Problems:
**A)** According to the profile of Mouhamadou Kane below, in which country is the African Center of International Law Practice based?
**B)** Decide whether each statement agrees with the profile of Mouhamadou Kane below, answering yes or no and quoting the deciding words: (i) He worked at the Islamic Development Bank for more than ten years. (ii) He earned his Ph.D in law from the London School of Economics and Political Science. (iii) He was once a Hubert Humphrey Leadership Fellow at Boston University.

Mouhamadou Kane is an international lawyer, banker and development finance practitioner whose research and practice focuses on the intersections between law and development, public policy and development finance. His experience includes working for more than a decade at the Islamic Development Bank, were he participated in over thirty multi-million dollars developmental projects in about 25 countries in sub-Saharan Africa, Central Asia and the Middle-East and North Africa. He currently assists the Organization of Islamic Cooperation in establishing a permanent investment dispute settlement organ and leads the process towards the adoption of a dispute settlement protocol by the Council of Foreign Ministers. Previously, he worked as an Assistant Professor of law at the University of Cergy-Pontoise in Paris, as Research Scholar with the university’s Research Center on Public and Private International Law and as legal consultant for the Geneva-based International Trade Centre (ITC). He is a former visiting researcher at Saint-Louis University’s Center for International and Comparative Law in Missouri, a former Hubert Humphrey Leadership Fellow at Boston University (BU), and a former Research Fellow with BU Global Development Policy Center’s Global Economic Governance Initiative (GEGI). He is the Founding Executive Director of the African Center of International Law Practice (ACILP), a Senegal-based think-tank that helps African countries bridge the gap between international law and public policy. His most recent publications include authoring chapters in the 2017 and 2018 editions of the Yearbook on International Investment Law & Policy and collaborating in the book entitled: “Rethinking International Investment Governance: Principles for the 21st Century” (2018). He holds a Ph.D in law from Cergy-Pontoise University and an MPA from the London School of Economics and Political Science (LSE).

Material supplied:

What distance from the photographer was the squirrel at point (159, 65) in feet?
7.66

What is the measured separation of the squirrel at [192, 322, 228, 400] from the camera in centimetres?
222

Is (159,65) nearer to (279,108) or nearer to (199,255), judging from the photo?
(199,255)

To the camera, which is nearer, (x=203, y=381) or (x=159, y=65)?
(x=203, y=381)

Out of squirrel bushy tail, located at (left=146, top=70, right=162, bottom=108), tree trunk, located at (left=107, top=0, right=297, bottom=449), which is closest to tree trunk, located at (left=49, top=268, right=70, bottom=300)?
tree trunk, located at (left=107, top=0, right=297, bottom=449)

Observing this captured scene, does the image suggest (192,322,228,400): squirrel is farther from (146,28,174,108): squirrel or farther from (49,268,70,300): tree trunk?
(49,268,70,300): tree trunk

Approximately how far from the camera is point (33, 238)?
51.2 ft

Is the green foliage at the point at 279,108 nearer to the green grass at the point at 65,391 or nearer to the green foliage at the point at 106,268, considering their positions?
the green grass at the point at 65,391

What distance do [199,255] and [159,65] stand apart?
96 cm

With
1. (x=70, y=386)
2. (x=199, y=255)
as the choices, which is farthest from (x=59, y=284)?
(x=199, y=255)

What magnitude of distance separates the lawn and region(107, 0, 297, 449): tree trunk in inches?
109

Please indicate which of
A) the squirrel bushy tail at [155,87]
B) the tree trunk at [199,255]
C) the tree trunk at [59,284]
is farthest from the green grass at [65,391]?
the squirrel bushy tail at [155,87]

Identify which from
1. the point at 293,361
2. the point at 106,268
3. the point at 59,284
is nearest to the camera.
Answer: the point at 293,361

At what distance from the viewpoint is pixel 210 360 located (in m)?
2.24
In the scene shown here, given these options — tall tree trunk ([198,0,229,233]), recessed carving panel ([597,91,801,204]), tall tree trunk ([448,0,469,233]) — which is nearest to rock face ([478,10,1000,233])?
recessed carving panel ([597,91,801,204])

...

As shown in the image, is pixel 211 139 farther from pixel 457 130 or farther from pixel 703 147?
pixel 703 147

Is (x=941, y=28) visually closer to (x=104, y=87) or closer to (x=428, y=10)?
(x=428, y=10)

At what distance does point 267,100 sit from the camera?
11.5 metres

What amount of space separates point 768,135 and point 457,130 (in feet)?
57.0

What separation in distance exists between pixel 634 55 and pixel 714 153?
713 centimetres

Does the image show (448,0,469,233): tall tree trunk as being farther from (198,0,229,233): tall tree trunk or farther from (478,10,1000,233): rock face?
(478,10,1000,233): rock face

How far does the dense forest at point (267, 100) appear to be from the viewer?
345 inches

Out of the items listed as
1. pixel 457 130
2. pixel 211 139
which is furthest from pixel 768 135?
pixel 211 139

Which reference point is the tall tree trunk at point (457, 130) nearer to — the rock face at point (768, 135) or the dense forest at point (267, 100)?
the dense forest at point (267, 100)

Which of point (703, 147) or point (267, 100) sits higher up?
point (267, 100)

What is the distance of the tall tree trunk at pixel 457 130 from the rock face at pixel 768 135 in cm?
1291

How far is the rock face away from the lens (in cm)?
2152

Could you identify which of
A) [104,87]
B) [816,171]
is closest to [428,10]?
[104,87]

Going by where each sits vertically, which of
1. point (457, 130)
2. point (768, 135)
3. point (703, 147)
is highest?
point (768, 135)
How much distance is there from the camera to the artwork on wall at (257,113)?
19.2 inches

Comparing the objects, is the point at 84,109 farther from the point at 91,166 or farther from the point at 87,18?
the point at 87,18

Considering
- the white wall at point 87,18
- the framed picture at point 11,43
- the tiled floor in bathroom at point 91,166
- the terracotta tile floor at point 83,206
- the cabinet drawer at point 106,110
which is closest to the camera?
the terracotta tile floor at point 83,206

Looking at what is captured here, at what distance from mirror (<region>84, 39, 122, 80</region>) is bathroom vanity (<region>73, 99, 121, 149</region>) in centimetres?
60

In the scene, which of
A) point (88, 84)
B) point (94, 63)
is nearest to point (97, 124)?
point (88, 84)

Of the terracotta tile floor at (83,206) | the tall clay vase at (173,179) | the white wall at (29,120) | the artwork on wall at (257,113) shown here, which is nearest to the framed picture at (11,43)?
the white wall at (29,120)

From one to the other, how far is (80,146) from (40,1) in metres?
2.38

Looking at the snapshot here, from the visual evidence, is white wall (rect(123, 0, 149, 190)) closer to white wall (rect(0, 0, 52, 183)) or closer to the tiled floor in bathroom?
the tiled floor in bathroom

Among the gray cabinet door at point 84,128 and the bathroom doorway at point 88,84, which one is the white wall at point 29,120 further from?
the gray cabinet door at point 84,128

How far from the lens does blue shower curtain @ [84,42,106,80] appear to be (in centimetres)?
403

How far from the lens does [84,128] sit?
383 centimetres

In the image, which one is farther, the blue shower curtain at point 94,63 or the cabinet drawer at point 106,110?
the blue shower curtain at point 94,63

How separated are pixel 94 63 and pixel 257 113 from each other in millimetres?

Per-task outputs:
**A)** Senegal

**B)**
(i) Yes: "working for more than a decade at the Islamic Development Bank"
(ii) No: "He holds a Ph.D in law from Cergy-Pontoise University and an MPA from the London School of Economics and Political Science (LSE)."
(iii) Yes: "a former Hubert Humphrey Leadership Fellow at Boston University (BU)"